Machu Picchu: the never-really-lost city of the Incas

Guided initially by the glow of our torches, then by the first sparkle of light that hovered in the damp air, we made our way along the thin and twisting pathways of the mountain side. Two hours later, after hiking a final stairway toward heaven itself (or so it seemed), we finally mounted the famous Sun Gate, just in time to see the sun rise above the horizon and bask its eternal glow upon…

the impenetrable layer of perfectly white clouds which blanketed the valley below us. We couldn’t see a brick of Machu Picchu.
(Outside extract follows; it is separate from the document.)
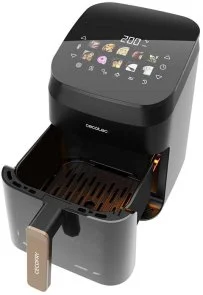 Фото: Мультипіч CECOTEC Cecofry and Grill Smokin 4500 (A01_EU01_101134) № 6 | KTC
While truly handsome, this wasn’t quite the scene I had hiked for four days to lay my eyes upon. “I want to see Machu Picchu,” I whined, with a childish pout. Eternally optimistic by nature, my friends and I were loath to despair. We quietly agreed that if we waited it would clear. Wayra, our guide, thought us foolish and informed us that it was thus fogged almost every day (they don’t put that in the brochure now, do they!) We stubbornly ignored his advice and waited…
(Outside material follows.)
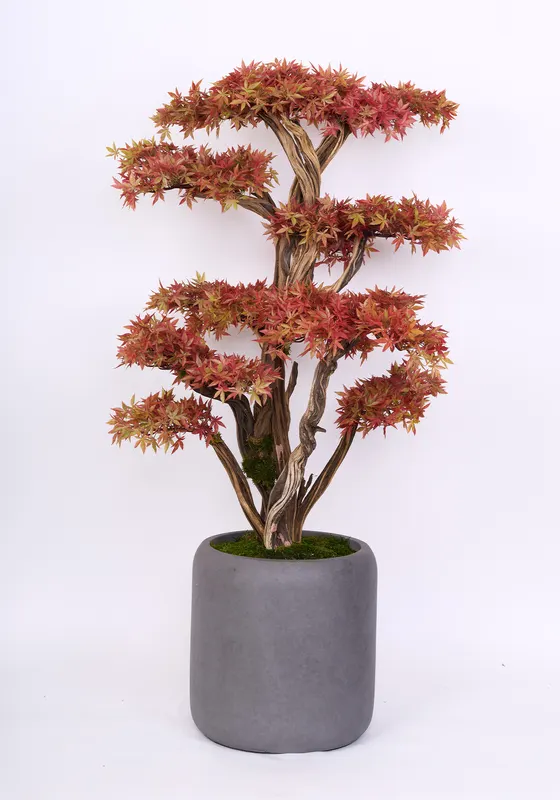 Bonsai Yapay Ağaç Bitki, görsel 9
After almost an hour our patience was rewarded. The clouds split and faded just as the sun hit the ancient city. Triumph! But we were too awe-struck to be cocky. Stunned and humbled by the sight laid out before us, we sank into silence to milk the moment for all it was worth. Unable to extract all her glory, for she has an endless supply, we eventually gathered ourselves and begun a surreal decline into her waiting embrace.
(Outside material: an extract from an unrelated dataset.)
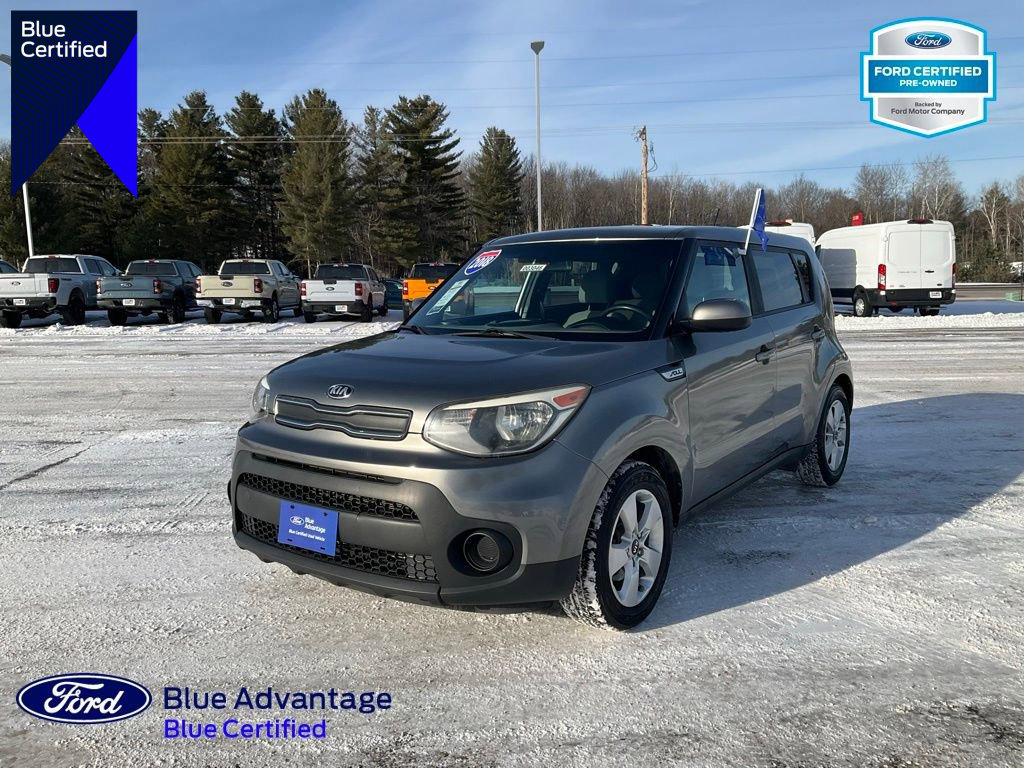 Used 2018 Kia Soul image 1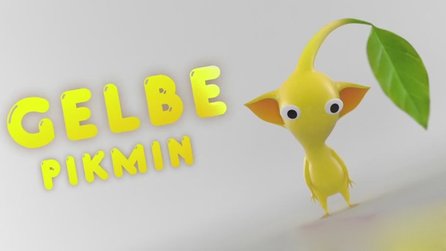 Pikmin 3 - Trailer zu den Pikmin-Arten - Teil 3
Sacred mountains protect Machu Picchu

After the obligatory “Look Ma, I’m at Machu Picchu” photo ops, I broke away from the crowd and purposefully lost myself in the alleys and stairways of the proud mountain-side town. Sitting in a shaded corner, soaking in a bustling calm of the place, I found myself looking out over history, hidden in the enclave of a trilogy of mountains – Machu Picchu (old mountain), Waynu Picchu (young mountain) and Putucusi (happy mountain). A gentle breeze blew seductively on my neck, bringing with it the memory of cool waters trickling through the fountains and irrigation chutes. Ay, Machu Picchu, with her manicured grass banks and farming terraces, tropical plants growing in rocky crevices, stone temples and statutes made of the Earth’s treasures, flowing waters; a city with her head tipped elegantly to meet the sun’s rays.

A hum of chatter emanated from the hundreds of tourists below. They were happy. Machu Picchu is a happy place. It is old and pure and perfect and pays homage to the gods – to Pachamama (the earth mother), Inti (the sun), Killa (the moon), the air and the water. This was a culture of people, Quechuas ruled by Incas, who knew how to respect the planet, who understood the wondrousness of the gifts we have been given, the treats that money is not required to enjoy.